“I didn’t feel the baby kick, I had my period”, I exclaimed but the fetus I saw on the ultrasound was more than real & I was indeed pregnant. Not merely a few weeks pregnant more like a couple months. My heart sank. “I cannot be pregnant, my baby is only a few months old, my marriage is in shambles” I blurt out. The nurse looks at me & points to the screen, “That is most definitely a baby.” She congratulates me & tells me that my expected due date is April 12. My baby boy would turn 1 on April 11. I would have a newborn & a one year old. As a new mother I was already struggling with motherhood. I was depressed & not feeling like myself. I honestly felt that I had absolutely lost myself in motherhood. I loved my son but motherhood was not easy for me & it didn’t help that my husband & I fought constantly about his infidelity.

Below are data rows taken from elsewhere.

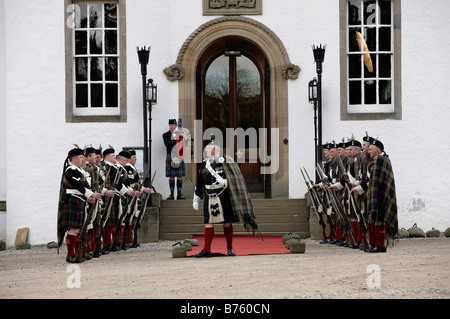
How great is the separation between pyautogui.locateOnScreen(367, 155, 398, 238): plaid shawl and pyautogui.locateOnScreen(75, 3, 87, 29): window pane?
792cm

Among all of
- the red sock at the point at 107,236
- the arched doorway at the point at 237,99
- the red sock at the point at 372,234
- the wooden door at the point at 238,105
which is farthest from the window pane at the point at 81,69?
the red sock at the point at 372,234

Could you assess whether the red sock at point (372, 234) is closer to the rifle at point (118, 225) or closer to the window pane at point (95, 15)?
the rifle at point (118, 225)

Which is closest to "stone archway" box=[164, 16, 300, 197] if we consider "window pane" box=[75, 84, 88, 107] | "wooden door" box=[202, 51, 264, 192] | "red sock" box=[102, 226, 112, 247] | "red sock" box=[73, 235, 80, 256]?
"wooden door" box=[202, 51, 264, 192]

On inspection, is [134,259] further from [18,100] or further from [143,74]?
[18,100]

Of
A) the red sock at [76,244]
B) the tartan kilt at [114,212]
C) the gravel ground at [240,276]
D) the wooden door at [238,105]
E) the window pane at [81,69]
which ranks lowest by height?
the gravel ground at [240,276]

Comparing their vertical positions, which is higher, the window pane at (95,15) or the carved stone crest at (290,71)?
the window pane at (95,15)

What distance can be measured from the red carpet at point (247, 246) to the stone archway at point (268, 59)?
2.09 metres

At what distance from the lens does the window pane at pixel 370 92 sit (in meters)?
17.1

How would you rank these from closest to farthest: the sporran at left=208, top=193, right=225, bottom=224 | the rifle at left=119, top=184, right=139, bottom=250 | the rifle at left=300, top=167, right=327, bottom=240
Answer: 1. the sporran at left=208, top=193, right=225, bottom=224
2. the rifle at left=119, top=184, right=139, bottom=250
3. the rifle at left=300, top=167, right=327, bottom=240

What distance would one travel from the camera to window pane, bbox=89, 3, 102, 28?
17.0 meters

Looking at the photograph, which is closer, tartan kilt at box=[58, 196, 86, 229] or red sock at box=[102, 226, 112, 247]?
tartan kilt at box=[58, 196, 86, 229]

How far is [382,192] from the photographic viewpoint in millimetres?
11719

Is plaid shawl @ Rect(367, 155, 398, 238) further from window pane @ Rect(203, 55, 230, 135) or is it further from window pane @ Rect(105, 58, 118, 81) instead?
window pane @ Rect(105, 58, 118, 81)

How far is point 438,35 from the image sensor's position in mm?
16719
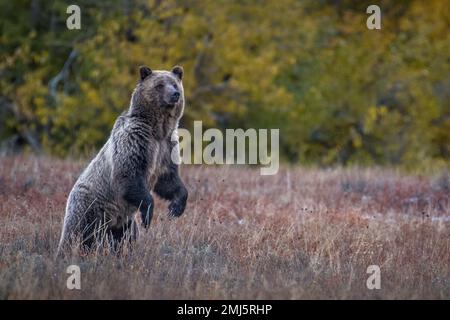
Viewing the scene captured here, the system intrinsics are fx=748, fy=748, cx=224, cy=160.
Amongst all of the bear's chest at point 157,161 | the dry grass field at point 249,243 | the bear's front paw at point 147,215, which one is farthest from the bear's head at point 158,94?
the dry grass field at point 249,243

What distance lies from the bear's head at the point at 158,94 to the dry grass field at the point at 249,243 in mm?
1163

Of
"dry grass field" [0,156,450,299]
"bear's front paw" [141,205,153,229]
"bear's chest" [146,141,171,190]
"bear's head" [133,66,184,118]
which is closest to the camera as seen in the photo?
"dry grass field" [0,156,450,299]

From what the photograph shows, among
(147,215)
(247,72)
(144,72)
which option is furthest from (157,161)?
(247,72)

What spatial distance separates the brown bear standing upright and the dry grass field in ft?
1.07

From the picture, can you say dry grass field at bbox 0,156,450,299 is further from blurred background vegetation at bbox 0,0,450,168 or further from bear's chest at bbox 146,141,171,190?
blurred background vegetation at bbox 0,0,450,168

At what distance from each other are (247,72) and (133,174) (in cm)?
1332

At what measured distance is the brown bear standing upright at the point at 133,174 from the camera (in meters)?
7.09

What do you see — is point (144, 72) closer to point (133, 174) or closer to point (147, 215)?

I left the pregnancy clinic feeling defeated. The  staff gave me prenatal vitamins & material to read about pregnancy, as well as an ultrasound picture. I didn’t bother to even take the prenatal vitamins or material out of the car when I arrived home as I knew in my heart that, at this point in my life I absolutely could not have another baby. My mental health was in jeopardy, I could not become a mother to another child, not now. When I got home, I told my husband. I explained that I could not have another baby. He said he respected my choice & I made an appointment to undergo the abortion. I was far along so my abortion was a two day process. Day one consisted of getting my cervix to dilate. Day two would be the day of the procedure. I arrived early in the morning to undergo the procedure on day two. As I sat in the waiting room I started to have intense abdominal cramping. I tried changing positions, standing up but the pain would not go away. I thought maybe it was due to the cervix dilating. The pain became unbearable & I stood up to tell the office secretary that I was in excruciating pain. At that moment my water broke. Although I knew my cervix was dilating & understood the process it never crossed my mind that my medicated abortion would morph into a delivery. Fluid ran down my legs. The secretary quickly called for a nurse who quickly appeared with a wheelchair. She pushed me into a room to take my vitals & provide me with something for the pain but it did little to relieve it. I was then pushed into another room to be prepped for the procedure. I started to feel intense pressure. I asked the nurse if I could get something through my IV for the pain as the pain pills took very little effect. She said, “As soon as we get into the procedure room I will give you something.” They quickly wheel me to the room & no sooner than I get on the table my body begins to push. I had no control over it & I felt the fetus leave my body.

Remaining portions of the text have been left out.